US 12,437,204 B1
	Scheduling neural inference tasks
Stanislaw Ignacy Pasko, Zawonia (PL); and Alexander Ivchenko, Gdansk (PL)
Assigned to Amazon Technologies, Inc., Seattle, WA (US)
Filed by Amazon Technologies, Inc., Seattle, WA (US)
Filed on Jun. 29, 2021, as Appl. No. 17/362,361.
Int. Cl. G10L 15/16 (2006.01); G06F 9/48 (2006.01); G06N 3/044 (2023.01); G06N 3/045 (2023.01); G06N 3/088 (2023.01); G10L 15/22 (2006.01)

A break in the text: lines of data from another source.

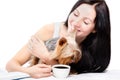 Beautiful young woman with Yorkshire Terrier drinking morning coffee Royalty Free Stock Photo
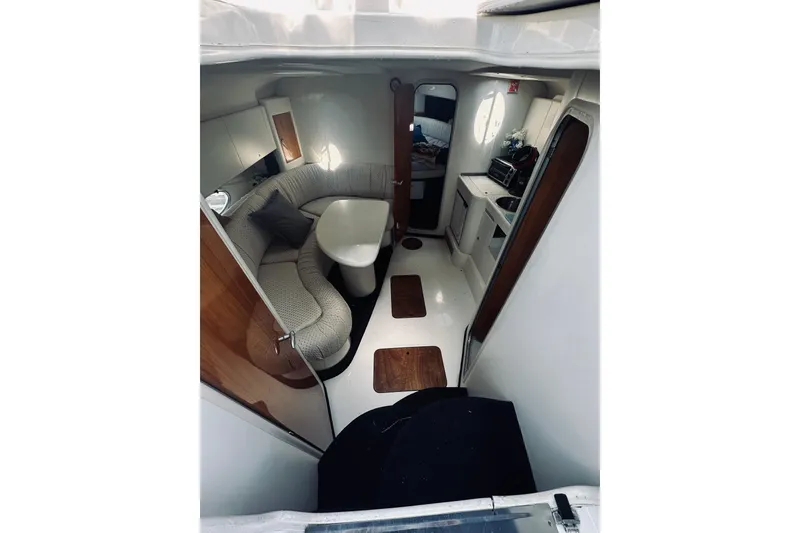 Slide: The Image of 1999 Cranchi Endurance 39 yacht interior with cozy seating and compact kitchen area. - 22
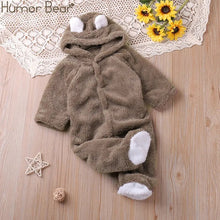 Brown cartoon baby romper with white accents laid flat for easy dressing and autumn outings.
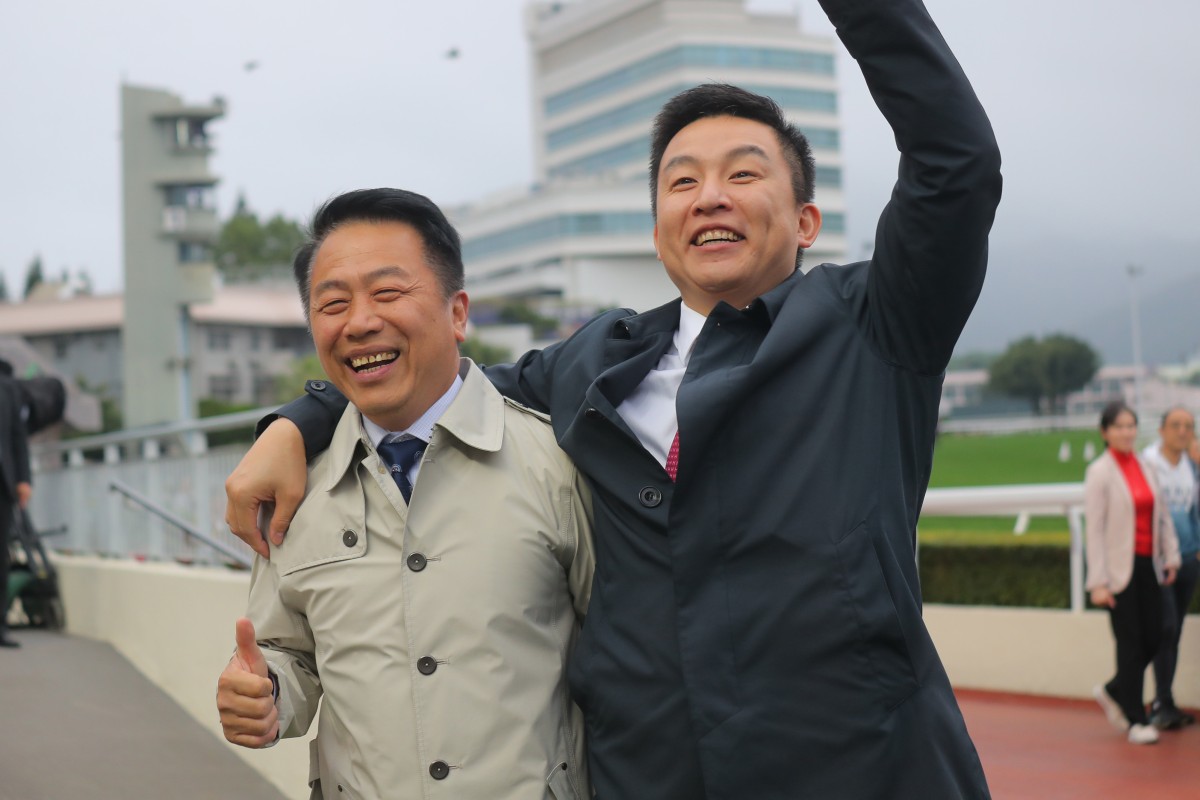 Trainer Ricky Yiu (left) celebrates Voyage Bubble’s BMW Hong Kong Derby win with his son Eric at Sha Tin on Sunday. Photo: Kenneth Chan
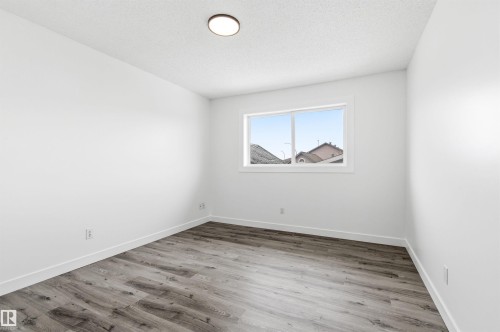 Room with light-toned flooring, white walls, and a window providing natural light - 16223 55A Street, Edmonton, AB - Indoor Photo Showing Other Room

CPC G06N 3/088 (2013.01) [G06F 9/4818 (2013.01); G06N 3/044 (2023.01); G06N 3/045 (2023.01); G10L 15/16 (2013.01); G06F 2209/484 (2013.01); G10L 15/22 (2013.01); G10L 2015/223 (2013.01)]

20 Claims

1. A computer-implemented method comprising:

receiving a first portion of audio data corresponding to first audio detected by a device;

identifying a first neural network configured to determine a user profile from a sound of speech represented in the audio data and a second neural network configured to perform automatic speech recognition (ASR) processing of the speech, wherein the second neural network corresponds to a larger memory footprint than the first neural network;

in response to the second neural network corresponding to a larger memory footprint than the first neural network, processing the first portion using first model data corresponding to the first neural network;

after processing the first portion using the first model data, processing the first portion using second model data corresponding to the second neural network to generate a first output;

determining that the second neural network is associated with a higher priority than the first neural network;

receiving a first request for a second portion of the audio data for processing using the first neural network;

after receiving the first request, receiving a second request for the second portion for processing using the second neural network;

receiving the second portion of the audio data; and

in response to determining that the second neural network is associated with a higher priority than the first neural network, processing the second portion using the second neural network to generate a second output before processing the second portion using the first neural network.